Aufgabe A: Kopiere aus dem Artikel über Julie Lengweiler wortgetreu den Abschnitt, der mit "In der Gachnanger" beginnt und bis einschließlich "vor zwei Jahren?" reicht.
Aufgabe B: Fasse den Absatz im Artikel über Julie Lengweiler, der mit "In der Gachnanger Familie Lengweiler" beginnt, als Stichpunktliste zusammen und behalte dabei die wichtigsten Fakten bei.
Aufgabe C: Zähle alle Mitglieder der Familie Lengweiler auf, die im Artikel über Julie Lengweiler mit Vornamen genannt werden.

Frauenfelder Woche

Frauenfeld · 28.04.2021

Julie Lengweiler wagt den nächsten Schritt nach Finnland

Die Thurgauer Volleyballerin Julie Lengweiler ist zwar erst 22 Jahre alt, hat aber schon mehrere Titel geholt. Jetzt wechselt sie im Herbst nach Finnland zu Kuusamo.

 

 

In der Gachnanger Familie Lengweiler dreht sich enorm viel um Volleyball. Mutter Helena spielte einst bei Aadorf und ist dort immer noch Trainerin. Unter anderem gegenwärtig von ihrer jüngsten Tochter Amélie, die auch im Beachvolleyball immer besser wird. Schon früher ebenfalls ihre Sporen beim VBCA in der NLB abverdient hat sich Julie Lengweiler, bevor sie zu Serienmeister Volero Zürich und dann mit mehreren Titeln im Gepäck zu Neuenburg wechselte und dort ebenfalls Pokale gewann. Auch Bruder Alexander ist kein Unbekannter in der Szene, denn er hat eben mit Amriswil Silber geholt. Nun hat sich Julie Lengweiler entschieden, ihre Karriere in Finnland weiter zu führen. Nachstehend beantwortet sie unsere Fragen.

War dieser Titel mit Neuenburg (NUC) schöner als der erste vor zwei Jahren?
Ich fand beide sehr speziell. Der vor zwei Jahren war unglaublich toll, da er der erste in der Vereinsgeschichte war und wir im selben Jahr bereits den Super-Cup und den Cup gewonnen hatten. Beim neusten Titel habe ich was meine Spielzeit und Beteiligung betrifft, einfach mehr dazu beigetragen. Das ist natürlich ein sehr schönes Gefühl. Dieser Triumph ist irgendwie denkwürdig, weil es das Corona-Jahr war. Es war eine schwierige Saison für alle Sportler. Daher fühlt es sich sehr gut an, erfolgreich abschliessen zu können.

Wie war das mit den Corona-Einschränkungen?
Die Situation war schwierig für Alle. Ich schätze mich sehr dankbar, durften wir weiterhin spielen, trainieren und dass unsere Saison beendet werden konnte. Dies sehe ich als ein grosses Privileg. Natürlich fehlten uns Fans, es ist nicht das gleiche in einer leeren Halle anzutreten. Wir fühlten uns aber immer sehr unterstützt von den Fans und von unseren Familien, das half.

Konntet Ihr überhaupt richtig feiern?

Zeilen:

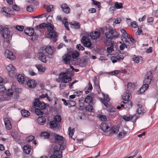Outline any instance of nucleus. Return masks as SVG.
Masks as SVG:
<instances>
[{
  "instance_id": "1",
  "label": "nucleus",
  "mask_w": 158,
  "mask_h": 158,
  "mask_svg": "<svg viewBox=\"0 0 158 158\" xmlns=\"http://www.w3.org/2000/svg\"><path fill=\"white\" fill-rule=\"evenodd\" d=\"M10 30L9 28L4 27L2 26H0V34L4 38L11 39V36L10 34Z\"/></svg>"
},
{
  "instance_id": "2",
  "label": "nucleus",
  "mask_w": 158,
  "mask_h": 158,
  "mask_svg": "<svg viewBox=\"0 0 158 158\" xmlns=\"http://www.w3.org/2000/svg\"><path fill=\"white\" fill-rule=\"evenodd\" d=\"M52 135L54 138V142L59 144L60 145L59 147L60 148L64 143V138L62 136L55 133H52Z\"/></svg>"
},
{
  "instance_id": "3",
  "label": "nucleus",
  "mask_w": 158,
  "mask_h": 158,
  "mask_svg": "<svg viewBox=\"0 0 158 158\" xmlns=\"http://www.w3.org/2000/svg\"><path fill=\"white\" fill-rule=\"evenodd\" d=\"M54 153L51 156L50 158H62V152L58 146H55L53 148Z\"/></svg>"
},
{
  "instance_id": "4",
  "label": "nucleus",
  "mask_w": 158,
  "mask_h": 158,
  "mask_svg": "<svg viewBox=\"0 0 158 158\" xmlns=\"http://www.w3.org/2000/svg\"><path fill=\"white\" fill-rule=\"evenodd\" d=\"M119 35L115 29H111L105 34V36L107 39H112L114 38L118 37Z\"/></svg>"
},
{
  "instance_id": "5",
  "label": "nucleus",
  "mask_w": 158,
  "mask_h": 158,
  "mask_svg": "<svg viewBox=\"0 0 158 158\" xmlns=\"http://www.w3.org/2000/svg\"><path fill=\"white\" fill-rule=\"evenodd\" d=\"M68 76L67 72L62 73L59 75V78L61 80L62 82L67 83L72 80L71 77H67Z\"/></svg>"
},
{
  "instance_id": "6",
  "label": "nucleus",
  "mask_w": 158,
  "mask_h": 158,
  "mask_svg": "<svg viewBox=\"0 0 158 158\" xmlns=\"http://www.w3.org/2000/svg\"><path fill=\"white\" fill-rule=\"evenodd\" d=\"M6 69L9 72V75L11 77H14L16 75V71L15 68L12 64H10L6 67Z\"/></svg>"
},
{
  "instance_id": "7",
  "label": "nucleus",
  "mask_w": 158,
  "mask_h": 158,
  "mask_svg": "<svg viewBox=\"0 0 158 158\" xmlns=\"http://www.w3.org/2000/svg\"><path fill=\"white\" fill-rule=\"evenodd\" d=\"M81 41L82 43L83 44V45L85 47L88 48H91L92 44L89 39L86 36H83L81 40Z\"/></svg>"
},
{
  "instance_id": "8",
  "label": "nucleus",
  "mask_w": 158,
  "mask_h": 158,
  "mask_svg": "<svg viewBox=\"0 0 158 158\" xmlns=\"http://www.w3.org/2000/svg\"><path fill=\"white\" fill-rule=\"evenodd\" d=\"M110 125L109 123L103 122L100 124V127L103 132H106L110 131Z\"/></svg>"
},
{
  "instance_id": "9",
  "label": "nucleus",
  "mask_w": 158,
  "mask_h": 158,
  "mask_svg": "<svg viewBox=\"0 0 158 158\" xmlns=\"http://www.w3.org/2000/svg\"><path fill=\"white\" fill-rule=\"evenodd\" d=\"M34 105L35 106L39 107L41 110H43L45 108V103L41 102L38 99L36 98L34 102Z\"/></svg>"
},
{
  "instance_id": "10",
  "label": "nucleus",
  "mask_w": 158,
  "mask_h": 158,
  "mask_svg": "<svg viewBox=\"0 0 158 158\" xmlns=\"http://www.w3.org/2000/svg\"><path fill=\"white\" fill-rule=\"evenodd\" d=\"M34 105L35 106L39 107L41 110H43L45 108V103L41 102L38 99L36 98L34 102Z\"/></svg>"
},
{
  "instance_id": "11",
  "label": "nucleus",
  "mask_w": 158,
  "mask_h": 158,
  "mask_svg": "<svg viewBox=\"0 0 158 158\" xmlns=\"http://www.w3.org/2000/svg\"><path fill=\"white\" fill-rule=\"evenodd\" d=\"M5 56L10 60H13L15 59V56L13 53L9 50H6L5 52Z\"/></svg>"
},
{
  "instance_id": "12",
  "label": "nucleus",
  "mask_w": 158,
  "mask_h": 158,
  "mask_svg": "<svg viewBox=\"0 0 158 158\" xmlns=\"http://www.w3.org/2000/svg\"><path fill=\"white\" fill-rule=\"evenodd\" d=\"M151 74L152 73L150 72H148L147 73L143 81L144 83H147L149 84L151 83L152 78Z\"/></svg>"
},
{
  "instance_id": "13",
  "label": "nucleus",
  "mask_w": 158,
  "mask_h": 158,
  "mask_svg": "<svg viewBox=\"0 0 158 158\" xmlns=\"http://www.w3.org/2000/svg\"><path fill=\"white\" fill-rule=\"evenodd\" d=\"M137 106L138 107L137 110V112L140 114H143L146 112V110L142 106L140 102H138L137 103Z\"/></svg>"
},
{
  "instance_id": "14",
  "label": "nucleus",
  "mask_w": 158,
  "mask_h": 158,
  "mask_svg": "<svg viewBox=\"0 0 158 158\" xmlns=\"http://www.w3.org/2000/svg\"><path fill=\"white\" fill-rule=\"evenodd\" d=\"M37 57L38 59L42 62L44 63H46L47 59L45 55L42 52H39L38 53Z\"/></svg>"
},
{
  "instance_id": "15",
  "label": "nucleus",
  "mask_w": 158,
  "mask_h": 158,
  "mask_svg": "<svg viewBox=\"0 0 158 158\" xmlns=\"http://www.w3.org/2000/svg\"><path fill=\"white\" fill-rule=\"evenodd\" d=\"M61 8L64 13L68 14L70 12V8L66 4H62L61 6Z\"/></svg>"
},
{
  "instance_id": "16",
  "label": "nucleus",
  "mask_w": 158,
  "mask_h": 158,
  "mask_svg": "<svg viewBox=\"0 0 158 158\" xmlns=\"http://www.w3.org/2000/svg\"><path fill=\"white\" fill-rule=\"evenodd\" d=\"M46 52L48 54L52 55L54 53V48L51 46H48L45 48Z\"/></svg>"
},
{
  "instance_id": "17",
  "label": "nucleus",
  "mask_w": 158,
  "mask_h": 158,
  "mask_svg": "<svg viewBox=\"0 0 158 158\" xmlns=\"http://www.w3.org/2000/svg\"><path fill=\"white\" fill-rule=\"evenodd\" d=\"M135 88V85L134 83L129 82L127 85V87L126 90L129 92H131L134 90Z\"/></svg>"
},
{
  "instance_id": "18",
  "label": "nucleus",
  "mask_w": 158,
  "mask_h": 158,
  "mask_svg": "<svg viewBox=\"0 0 158 158\" xmlns=\"http://www.w3.org/2000/svg\"><path fill=\"white\" fill-rule=\"evenodd\" d=\"M24 33L27 35L31 36L33 35L34 30L33 29L31 28H27L25 29L24 31Z\"/></svg>"
},
{
  "instance_id": "19",
  "label": "nucleus",
  "mask_w": 158,
  "mask_h": 158,
  "mask_svg": "<svg viewBox=\"0 0 158 158\" xmlns=\"http://www.w3.org/2000/svg\"><path fill=\"white\" fill-rule=\"evenodd\" d=\"M37 120L39 124L40 125H43L46 122V119L44 117L42 116L38 117Z\"/></svg>"
},
{
  "instance_id": "20",
  "label": "nucleus",
  "mask_w": 158,
  "mask_h": 158,
  "mask_svg": "<svg viewBox=\"0 0 158 158\" xmlns=\"http://www.w3.org/2000/svg\"><path fill=\"white\" fill-rule=\"evenodd\" d=\"M131 95L129 93L126 92L122 95V98L124 100V102H127L131 98Z\"/></svg>"
},
{
  "instance_id": "21",
  "label": "nucleus",
  "mask_w": 158,
  "mask_h": 158,
  "mask_svg": "<svg viewBox=\"0 0 158 158\" xmlns=\"http://www.w3.org/2000/svg\"><path fill=\"white\" fill-rule=\"evenodd\" d=\"M48 37L51 39H54V42H56V40L55 39L57 36V33L55 31H52L49 32Z\"/></svg>"
},
{
  "instance_id": "22",
  "label": "nucleus",
  "mask_w": 158,
  "mask_h": 158,
  "mask_svg": "<svg viewBox=\"0 0 158 158\" xmlns=\"http://www.w3.org/2000/svg\"><path fill=\"white\" fill-rule=\"evenodd\" d=\"M36 82L34 80H29L27 82L28 86L30 88H34L36 86Z\"/></svg>"
},
{
  "instance_id": "23",
  "label": "nucleus",
  "mask_w": 158,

Antwort A:
In der Gachnanger Familie Lengweiler dreht sich enorm viel um Volleyball. Mutter Helena spielte einst bei Aadorf und ist dort immer noch Trainerin. Unter anderem gegenwärtig von ihrer jüngsten Tochter Amélie, die auch im Beachvolleyball immer besser wird. Schon früher ebenfalls ihre Sporen beim VBCA in der NLB abverdient hat sich Julie Lengweiler, bevor sie zu Serienmeister Volero Zürich und dann mit mehreren Titeln im Gepäck zu Neuenburg wechselte und dort ebenfalls Pokale gewann. Auch Bruder Alexander ist kein Unbekannter in der Szene, denn er hat eben mit Amriswil Silber geholt. Nun hat sich Julie Lengweiler entschieden, ihre Karriere in Finnland weiter zu führen. Nachstehend beantwortet sie unsere Fragen.

War dieser Titel mit Neuenburg (NUC) schöner als der erste vor zwei Jahren?

Antwort B:
- In der Gachnanger Familie Lengweiler dreht sich sehr viel um Volleyball.
- Mutter Helena spielte früher bei Aadorf und ist dort noch Trainerin. Zurzeit trainiert sie unter anderem ihre jüngste Tochter Amélie, die auch im Beachvolleyball immer besser wird.
- Julie Lengweiler spielte zunächst beim VBCA in der NLB. Danach wechselte sie zu Serienmeister Volero Zürich und später mit mehreren Titeln zu Neuenburg, wo sie ebenfalls Pokale gewann.
- Bruder Alexander hat eben mit Amriswil Silber geholt.
- Julie Lengweiler hat sich entschieden, ihre Karriere in Finnland fortzusetzen.
- Im Anschluss beantwortet sie Fragen.

Antwort C:
- Helena (Mutter)
- Amélie (jüngste Tochter)
- Julie
- Alexander (Bruder)